On Tue, Apr 16, 2019 at 09:57:08AM -0700, Olof Johansson wrote:
On Tue, Apr 16, 2019 at 9:46 AM Alexei Starovoitov alexei.starovoitov@gmail.com wrote:
On Tue, Apr 16, 2019 at 04:22:40PM +0200, Greg Kroah-Hartman wrote:
On Tue, Apr 16, 2019 at 09:45:09AM -0400, Steven Rostedt wrote:
On Tue, 16 Apr 2019 09:32:37 -0400 Karim Yaghmour karim.yaghmour@opersys.com wrote:
>> Then we should perhaps make a new file system call tarballs ;-) >> >> /sys/kernel/tarballs/ >> >> and place everything there. That way it removes it from /proc (which is >> the worse place for that) and also makes it something other than debug. >> That's what I did for tracefs. > > As horrible as that suggestion is, it does kind of make sense :) > > We can't put this in debugfs as that's only for debugging and systems > should never have that mounted for normal operations (users want to > build ebpf programs), and /proc really should be for processes but that > horse is long left the barn. > > But, I'm willing to consider putting this either in a system-fs-like > filesystem, or just in sysfs itself, we do have /sys/kernel/ to play > around in if the main objection is that we should not be cluttering up > /proc with stuff like this. >
I am ok with the suggestion of /sys/kernel for the archive. That also seems to fit well with the idea that the headers are kernel related and probably belong here more strictly speaking, than /proc.
This makes sense. And if it alleviates concerns regarding extending /proc ABIs then might as well switch to this.
Olof, what do you think of this?
BTW, the name "tarballs" was kind of a joke. Probably should come up with a better name. Although, I'm fine with tarballsfs ;-)
No need to have this be a separate filesystem, we can use a binary sysfs file in /sys/kernel/ for this as the kernel is not doing any "parsing" of the data, it is just dumping it out to userspace.
What folks keep saying that an fs of header files is easier to use than tarball from bcc and cleaner from architectural pov. That's not the case. From bcc side I'd rather have a single precompiled headers blob that I can feed into clang and improve bpf program compilation time.
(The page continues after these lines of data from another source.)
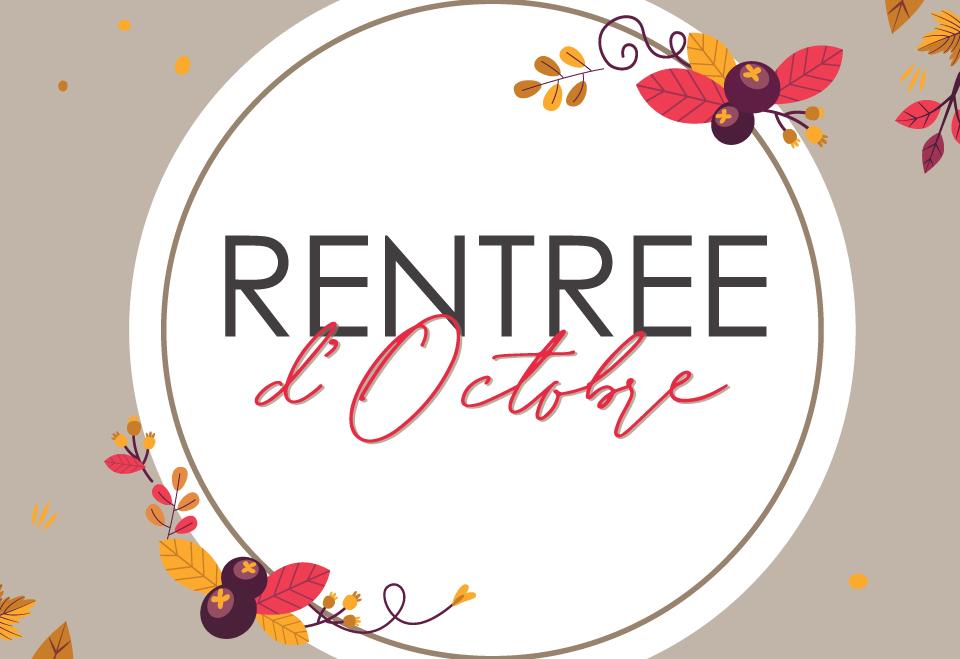 RENTREE D'OCTOBRE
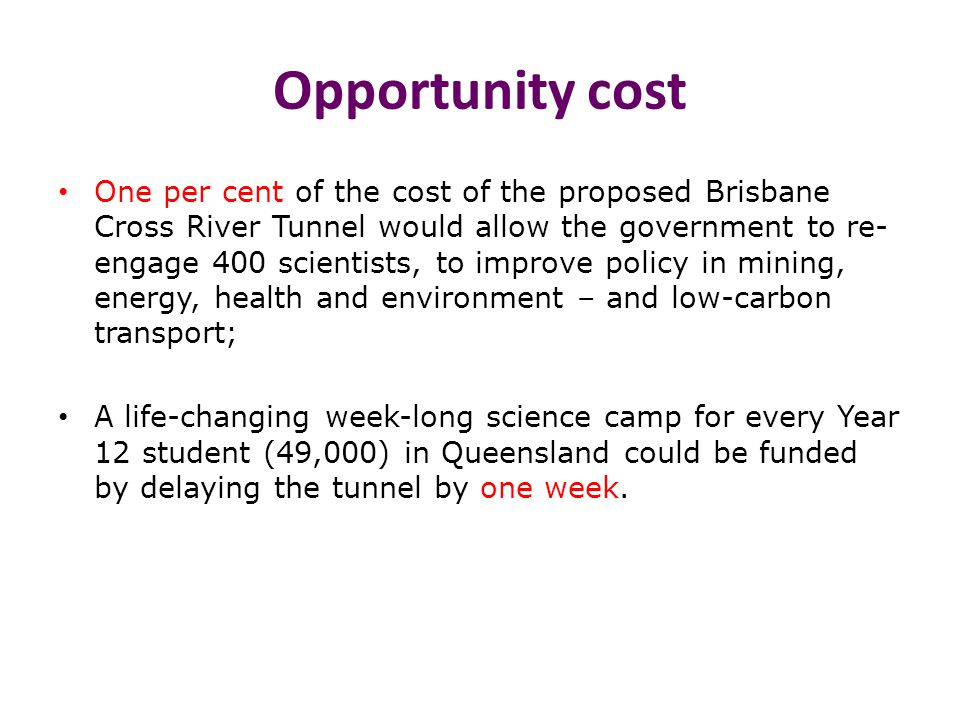 Opportunity cost One per cent of the cost of the proposed Brisbane Cross River Tunnel would allow the government to re- engage 400 scientists, to improve policy in mining, energy, health and environment – and low-carbon transport; A life-changing week-long science camp for every Year 12 student (49,000) in Queensland could be funded by delaying the tunnel by one week.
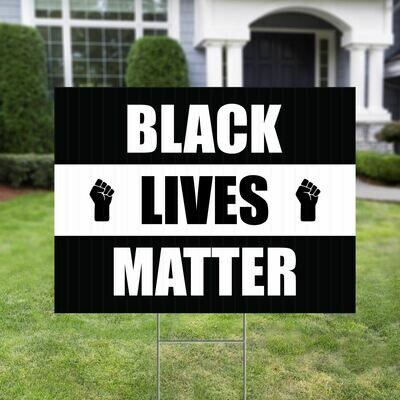 Black Lives Matter 18x24 Yard Sign WITH STAKE Corrugated Plastic Bandit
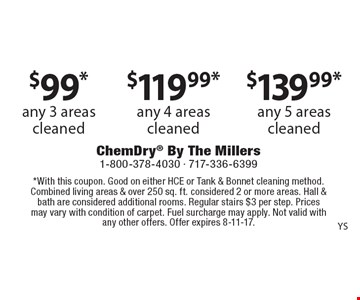 $99* any 3 areas cleaned. $119.99* any 4 areas cleaned. $139.99* any 5 areas cleaned. *With this coupon. Good on either HCE or Tank & Bonnet cleaning method. Combined living areas & over 250 sq. ft. considered 2 or more areas. Hall & bath are considered additional rooms. Regular stairs $3 per step. Prices may vary with condition of carpet. Fuel surcharge may apply. Not valid with any other offers. Offer expires 8-11-17.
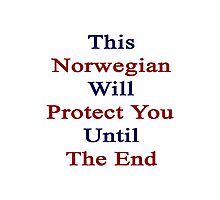 This Norwegian Will Protect You Until The End  Photographic Print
Having a set of headers is a step to generate such .pch file, but once generated the headers can be removed from fs and kheaders module unloaded. The sequence is: bcc checks standard /lib/module location, if not there loads kheader mod, extracts into known location, and unloads.
May I suggest keeping the bcc-populated headers somewhere else?
what do you mean by bcc-populated? bcc keeps its own headers inside libbcc.so .data section and provides them to clang as 'memory buffer' in clang's virtual file system.
Ideally something cleaned out on every reboot in case kernel changes without version string doing it.
That way you can by default prefer the module-exported tarball, and fall back to /lib/module/$(uname -r)/ if not available, instead of the other way around and instead of having to check creation times on the dir vs boot time of the kernel, etc.
the order of checks is bcc implementation detail. we can change that later. we've seen issues with /lib/modules/`uname -r` being corrupted by chef, so we might actually extract from kheaders.tar.xz all the time and more than once. Like try-compiling a simple prog and if it doesn't work, do the extract.
Anyway, that's just an implementation detail. But it's the kind of detail that all tools that use this would need to get right, instead of doing it right once by exporting it in a way that it can be directly used.
Today bcc is the only tool that interacts with clang this way. There is enough complexity and plenty of complex issues with on-the-fly recompile approach. I strongly suggest anyone considering new on-the-fly recompile to work with us on BTF instead.
The set of headers is not an ultimate goal. See the example with pch. bpf tracing needs three components: - all types and layout of datastructures; including all function prototypes with arg names - all macros - all inline functions
The first one is solved by BTF based solution, but macroses and infline functions have no substitute, but C header files. That is today. Eventually we might find a way to reduce dependency on headers and have macroses and infline functions represented some other way. Like mini-pch where only relevant bits of headers are represented as clang's syntax tree or mini C code. The key point is that having headers is not a goal. Making kernel maintain an fs of headers is imo a waste of kernel code. The most minimal approach of compressed tarball is preferred.
The extraced headers are in plain fs cache and will be evicted from memory when bcc is done compiling progs. imo much cleaner than kernel maintaining headers-fs and wasting memory.
So, in my original proposal I recommended unmounting when not needing it, which would remove the memory usage as well.
and such header-fs would uncompress internal tarball, create inodes, dentries and to make sure all that stuff is cleanly refcnted and freed. imo that is plenty of kernel code for no good reason.
Where kheaders.tar.xz is placed doesn't really matter. /proc or /sys/kernel makes no real difference.
If done in a location that isn't a perpetual ABI commitment, a tarball solution is something we can work with.
Fair enough. My guess that kheaders.tar.xz in this shape we would need for at least 5 years. After that we'll come up with better approach.